● Set of tasks:
1. In the article about the Kansas University ROTC Veterans Day vigil, which ROTC detachment organized the weekend vigil?
2. Extend the article about the Kansas University ROTC Veterans Day vigil, starting after its final sentence.

— START Document passage —

Members of the ROTC program at Kansas University took turns watching over the various war memorials that highlight Memorial Drive. The 24-hour vigil ends at 7 p.m. Saturday. Enlarge video

Amid the flurry of activity over Veterans Day weekend, Kansas University ROTC cadets could be found standing silently for an hour as they paid tribute to fallen soldiers.

From 7 p.m. Friday to 7 p.m. Saturday, cadets from the Air Force, Army and Navy ROTC detachments stood guard in front of the university’s three war memorials.

Wearing their service dress uniforms, two cadets at each monument stood at attention as cars and pedestrians passed along Memorial Drive. Cadets were in front of the Vietnam War Memorial, Korean War Memorial and Campanile, a World War II memorial.

“It’s a way for us to say thank you to the veterans who have dedicated themselves to something bigger than themselves for the rest of us,” said Kyle Buehler, a junior Air Force ROTC cadet and commander of KU’s Arnold Air Society Squadron. The Air Force ROTC organized the weekend vigil.

The 24-hour vigil entailed 144 one-hour shifts. Cadets quickly filled the slots, even the early Saturday morning ones, said KU sophomore Clinton Eye.

“Everyone feels like it is an important cause,” he said.

— END Document passage —
— START Excerpted records —

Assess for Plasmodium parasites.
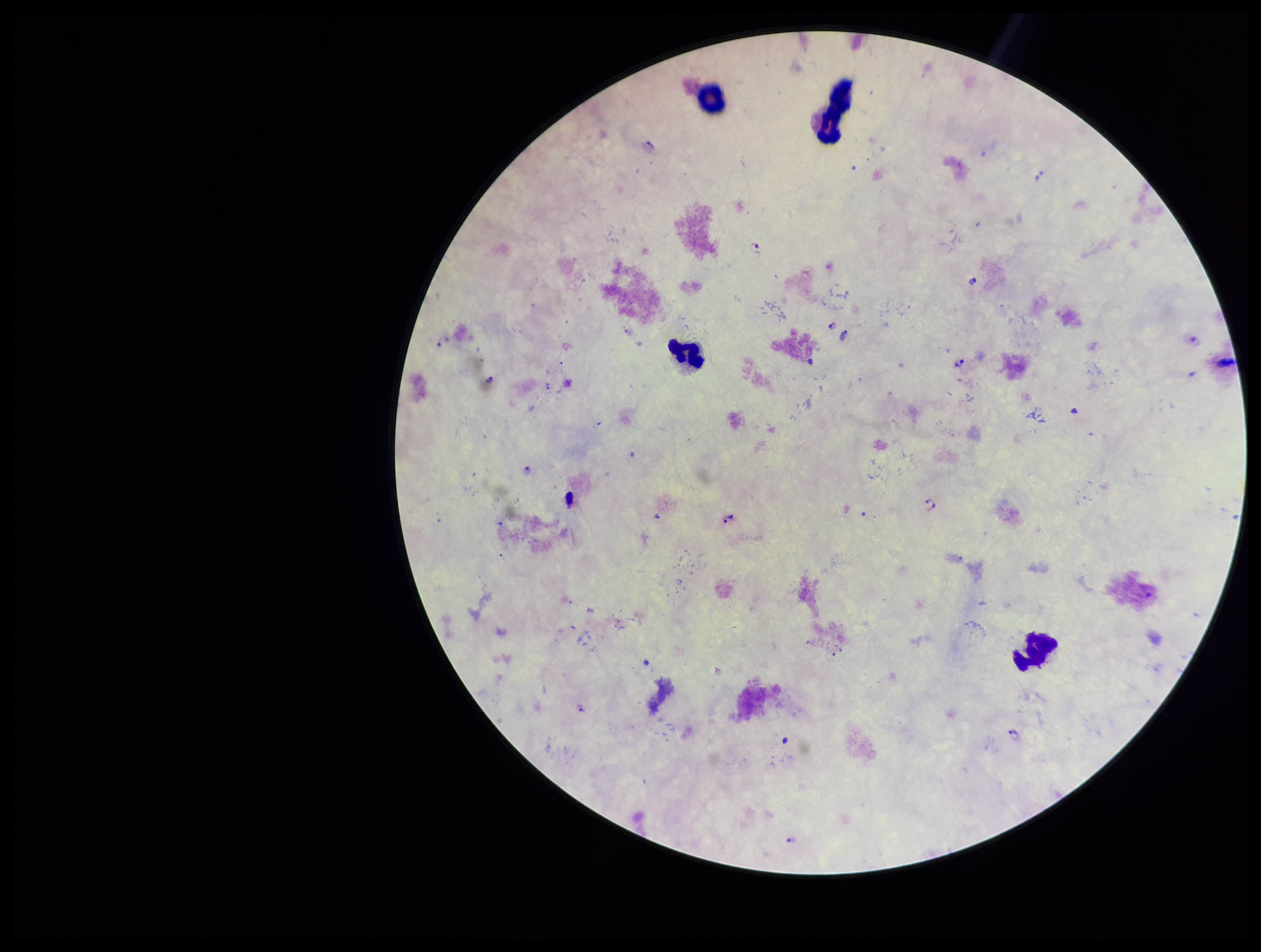

Detected.

Giemsa stain. Smartphone photograph taken through the eyepiece of a microscope. Preparation: thick. Single field of view. Patient malaria status: infected. Parasite count: 9. Image is 1261×952 pixels. Leukocyte count: 4. Species reported for this patient: Plasmodium falciparum.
Report the malaria status of this cell.
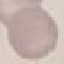

It is uninfected.

{
  "stain": "Giemsa",
  "capture": "smartphone camera at the microscope eyepiece",
  "image_type": "automatically extracted cell patch, resized to 64 × 64 pixels",
  "preparation": "thin blood film"
}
State the blood parasite species.
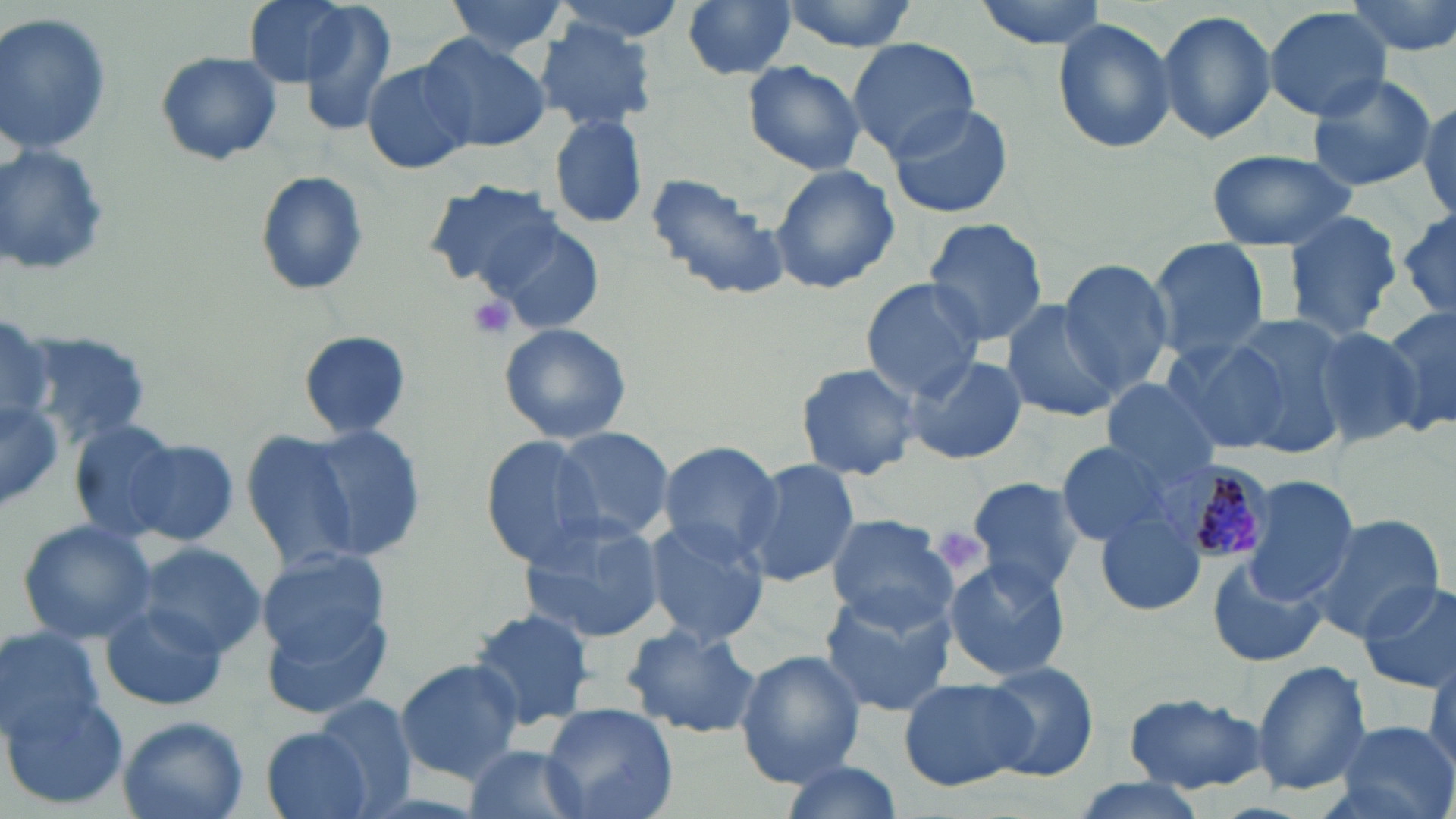
Plasmodium malariae.

Approximate bounding boxes as (x1,y1)-(x2,y2) corner pairs in pixels. Uninfected red blood cell locations: (241,0)-(360,89), (442,0)-(574,59), (549,0)-(688,44), (679,0)-(800,81), (973,0)-(1109,49), (1343,0)-(1456,59), (298,1)-(397,137), (776,1)-(921,50), (1265,6)-(1391,120), (1157,10)-(1277,144), (0,12)-(112,156), (1052,19)-(1178,154), (533,23)-(656,132), (416,33)-(552,152), (847,39)-(980,157), (155,50)-(283,167), (363,60)-(475,176), (741,62)-(866,175), (1306,72)-(1438,191), (1417,97)-(1455,222), (884,101)-(1015,221), (550,113)-(649,230), (0,144)-(114,282), (1205,148)-(1357,249), (766,164)-(901,294), (255,171)-(369,297), (644,171)-(790,302), (423,181)-(562,290), (1280,209)-(1403,343), (1397,211)-(1456,317), (487,218)-(602,335), (922,218)-(1051,347), (1148,239)-(1271,359), (1057,259)-(1175,398), (860,277)-(986,397), (1001,301)-(1122,423), (1378,305)-(1456,436), (0,314)-(52,435), (1223,317)-(1355,455), (1305,321)-(1429,450), (499,323)-(633,445), (20,329)-(154,447), (298,330)-(411,439), (1161,338)-(1290,454), (906,355)-(1026,466), (795,362)-(922,481), (1100,378)-(1223,487), (0,397)-(66,513), (65,418)-(189,543), (291,423)-(429,561), (548,426)-(675,542), (246,432)-(362,572), (481,436)-(606,568), (127,440)-(239,544), (1055,440)-(1178,547), (656,441)-(783,561), (738,459)-(863,589), (1241,475)-(1357,606), (967,476)-(1088,597), (1096,510)-(1206,618), (517,513)-(667,642), (1304,513)-(1443,645), (824,514)-(957,631), (16,518)-(156,646), (645,518)-(770,645), (134,543)-(266,659), (254,546)-(395,677), (942,557)-(1073,681), (1206,557)-(1324,668), (1358,580)-(1456,693), (818,594)-(955,717), (98,598)-(233,713), (258,599)-(392,718), (465,606)-(595,734), (623,623)-(763,739), (0,625)-(108,748), (735,648)-(866,785), (395,659)-(523,782), (1250,659)-(1372,797), (979,661)-(1099,781), (899,676)-(1031,790), (4,691)-(130,812), (1123,692)-(1268,793), (310,694)-(423,815), (541,701)-(680,819), (116,716)-(248,819), (1331,721)-(1455,819), (260,725)-(376,819), (462,744)-(588,819), (775,760)-(902,819), (1062,777)-(1213,819). Platelet locations: (465,292)-(518,341), (936,529)-(981,570). Plasmodium malariae-infected red blood cell locations: (1164,459)-(1273,565). Image is 1456×819 pixels. Single field of view. May-Grünwald-Giemsa-stained preparation. 1000x magnification. Light microscopy. Thin blood film.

— END Excerpted records —

● Answers in order:
1. The Air Force ROTC.

2.
Between shifts, cadets met in the Air Force’s assembly room in the basement of the Military Science Building. Eye stayed up throughout the night to make sure cadets received food, coffee and training on what to do.

Eye described Saturday’s 70-plus degree weather as “pretty forgiving.” Last year, temperatures never reached higher than 30 degrees.

For Eye, the most meaningful part of the vigil is the time when veterans return to campus. He recalled a moment last year when a Korean War veteran stopped by the memorial.

“The girl standing guard got really emotional because she could see in the veteran’s face how much it meant to him,” he said.

Comments

burck1918 4 years, 10 months ago

This is so beautiful and moving. God bless you all for standing guard and for honoring our soldiers who died last week, as well as all of our soldiers who sacrified their lives.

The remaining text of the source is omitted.